Rich beugte sich vor, Alarmstufe Rot.

»Ich hab nicht vor, mich umzubringen, falls Sie das meinen.«

»Hast du denn schon mal daran gedacht?«

Ich seufzte. »Nein. Solche Sorgen meinte ich nicht. Eher so allgemeine. Ob ich in Mathe durchfalle oder so.«

»Und woher weiß ich, dass du mir die Wahrheit sagst?«

Ich hatte Rich noch nie so ernst erlebt.

»Meine Güte, entspannen Sie sich mal«, sagte ich. »Sie wissen doch, dass ich so was nie tun würde.«

Er starrte mich nur weiter unverwandt an.

»Sollte sich das irgendwie ändern, ruf ich Sie an, okay?«

»Jederzeit. Und wenn nicht mich, dann deine Mutter, deinen Vater, Simon, irgendwen.« Er kramte in seiner Schublade und gab mir einen Zettel mit einem Haufen Telefonnummern und Fakten über Selbstmord.

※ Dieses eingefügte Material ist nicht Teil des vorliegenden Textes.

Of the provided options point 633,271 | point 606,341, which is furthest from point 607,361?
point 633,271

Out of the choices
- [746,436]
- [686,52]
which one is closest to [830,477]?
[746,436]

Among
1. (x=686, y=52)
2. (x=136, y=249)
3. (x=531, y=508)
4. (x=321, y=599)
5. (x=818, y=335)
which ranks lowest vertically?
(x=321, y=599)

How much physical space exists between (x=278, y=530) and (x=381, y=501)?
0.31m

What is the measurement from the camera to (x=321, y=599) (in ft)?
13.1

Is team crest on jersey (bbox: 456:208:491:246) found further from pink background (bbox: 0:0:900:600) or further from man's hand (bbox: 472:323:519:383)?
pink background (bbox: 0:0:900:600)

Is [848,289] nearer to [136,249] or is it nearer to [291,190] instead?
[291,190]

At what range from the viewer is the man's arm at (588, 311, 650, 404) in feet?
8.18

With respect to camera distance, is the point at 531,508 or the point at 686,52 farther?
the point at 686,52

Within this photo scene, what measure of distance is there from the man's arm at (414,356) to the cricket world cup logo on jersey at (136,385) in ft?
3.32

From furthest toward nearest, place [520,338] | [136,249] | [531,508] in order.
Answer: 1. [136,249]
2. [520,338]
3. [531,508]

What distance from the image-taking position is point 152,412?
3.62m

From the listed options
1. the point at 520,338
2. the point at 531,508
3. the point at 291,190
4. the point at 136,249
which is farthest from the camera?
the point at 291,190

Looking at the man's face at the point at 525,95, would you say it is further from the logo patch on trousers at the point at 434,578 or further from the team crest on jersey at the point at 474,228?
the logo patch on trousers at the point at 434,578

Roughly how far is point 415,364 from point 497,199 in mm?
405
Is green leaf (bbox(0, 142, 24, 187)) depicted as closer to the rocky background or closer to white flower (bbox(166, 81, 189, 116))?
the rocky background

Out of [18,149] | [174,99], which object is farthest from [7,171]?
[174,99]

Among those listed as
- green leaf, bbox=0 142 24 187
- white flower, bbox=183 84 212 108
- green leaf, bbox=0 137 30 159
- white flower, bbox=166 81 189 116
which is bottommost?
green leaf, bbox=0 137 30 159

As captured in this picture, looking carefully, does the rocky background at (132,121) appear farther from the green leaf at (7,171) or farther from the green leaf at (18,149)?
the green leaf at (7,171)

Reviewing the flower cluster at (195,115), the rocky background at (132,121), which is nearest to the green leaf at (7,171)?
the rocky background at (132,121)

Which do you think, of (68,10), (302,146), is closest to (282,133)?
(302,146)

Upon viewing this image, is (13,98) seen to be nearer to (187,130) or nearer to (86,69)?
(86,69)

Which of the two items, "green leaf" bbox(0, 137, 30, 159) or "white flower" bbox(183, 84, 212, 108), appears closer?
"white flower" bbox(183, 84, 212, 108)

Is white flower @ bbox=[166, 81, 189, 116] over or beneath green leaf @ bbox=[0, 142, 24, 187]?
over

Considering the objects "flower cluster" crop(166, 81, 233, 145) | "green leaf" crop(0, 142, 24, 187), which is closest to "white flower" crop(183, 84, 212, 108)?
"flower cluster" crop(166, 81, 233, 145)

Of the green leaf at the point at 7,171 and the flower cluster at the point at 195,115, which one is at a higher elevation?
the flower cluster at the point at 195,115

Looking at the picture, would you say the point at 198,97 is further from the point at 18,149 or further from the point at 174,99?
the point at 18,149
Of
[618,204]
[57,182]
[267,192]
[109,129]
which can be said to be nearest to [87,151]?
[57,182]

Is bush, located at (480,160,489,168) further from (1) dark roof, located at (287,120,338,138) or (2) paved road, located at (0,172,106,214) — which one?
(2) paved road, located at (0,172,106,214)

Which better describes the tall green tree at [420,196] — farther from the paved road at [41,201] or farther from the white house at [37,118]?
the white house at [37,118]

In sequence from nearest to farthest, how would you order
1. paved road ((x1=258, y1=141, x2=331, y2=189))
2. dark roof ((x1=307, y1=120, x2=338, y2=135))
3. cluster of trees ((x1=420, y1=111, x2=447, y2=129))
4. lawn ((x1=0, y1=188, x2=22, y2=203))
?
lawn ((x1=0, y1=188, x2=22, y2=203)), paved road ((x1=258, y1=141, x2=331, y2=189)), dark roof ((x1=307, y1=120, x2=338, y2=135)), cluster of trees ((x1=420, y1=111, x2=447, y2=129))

Ich faltete ihn zusammen und steckte ihn ein. Je schneller dieses Gespräch vorbei war, desto besser.

»Und jetzt sammeln wir noch ein paar Strategien, damit du wieder besser mit deiner Mutter auskommst«, sagte Rich.

»Wie viel Zeit haben wir denn noch?«, fragte ich. Was Rich offenbar ziemlich nervte, denn er lehnte sich zurück und ließ sein Notizbuch auf den Boden fallen.

»Ich kann nicht die ganze Arbeit alleine machen«, sagte er.

»Aber nur Sie werden schließlich dafür bezahlt«, sagte ich.